During the liberation struggle, I worked in Zambia, Tanzania and Mozambique. I taught at the University of Zambia, whilst in Tanzania and Mozambique I was working for the ZANU Education Department.
TB: You have always fought for the cause of women’s education. Do you see continuities between the days of living and working with ZANU-PF’s Education Department in exile, and the work you do now to support the Women’s University in Africa (WUA)?
FC: My interest in the education of women has increased, as I now see that women’s leadership is a key to all forms of development in Africa. Unless we develop a strong and progressive leadership of women, we will not be able to go forward. Women in Africa have not been able to play their full role in development, as a result of feudal traditions which place women in a supportive role, with little economic and political power. Women are not well represented at tertiary level, particularly at university level, and this has serious repercussions for the type of leadership that women enjoy.
TB: Your concern for the lack of training of women must have motivated your decision to set up WUA, a private university for women in Zimbabwe?
FC: Yes, I now think that unless you specially target women, you are not going to be able to make a big difference.

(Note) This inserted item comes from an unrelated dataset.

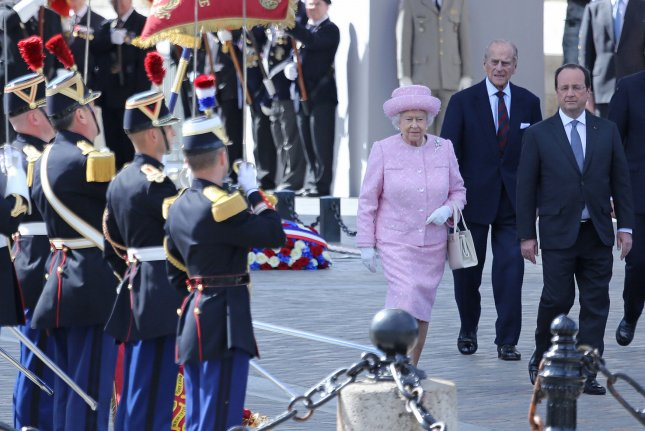 Prince Philip and Queen Elizabeth II are pictured at the Arc de Triomphe in Paris, France, on June 5, 2014. File Photo by David Silpa/UPI
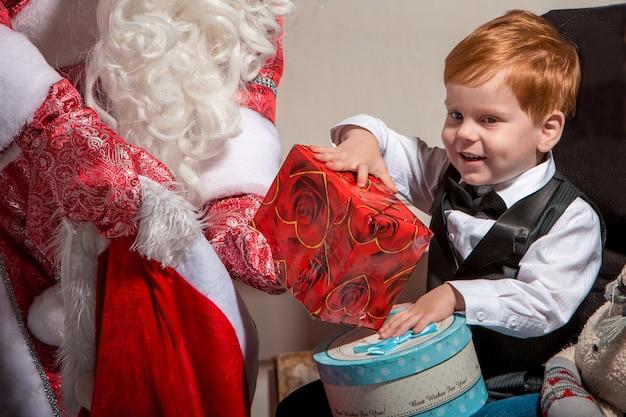 Праздники, праздник, детство и люди концепции. улыбающийся маленький мальчик с дедом морозом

I began to realize this about ten years ago, so I was trying to convince others of this.
In the case of WUA, it was a group of Zimbabwean women academics, led by Hope Sadza, who took the initiative when I was still working for UNICEF in New York. I supported their efforts, and have continued to do so. These women realized that they needed to break out of the state-directed university mould, which has become so highly politicised in Zimbabwe, with the state beginning to dictate on leadership, student numbers and other matters. This contrasts to the previous situation – when I was the Minister for Education, we assiduously tried to protect university autonomy, and did not interfere.
TB: Is WUA a contact or distance education institution?
FC: So far we are doing only face-to-face teaching, but for the past two years we have been preparing to launch a dual-mode approach with some courses being available through distance education. We have started liaising with the University of South Africa (UNISA) to utilise some of their courses for our students. We have also embarked on developing our own distance education courses in areas which are not covered elsewhere, such as on gender, and on HIV/AIDS. We are going to launch the distance education components in the next academic year, beginning in September 2007.
TB: It was set up in 2002 – how many classes have graduated so far?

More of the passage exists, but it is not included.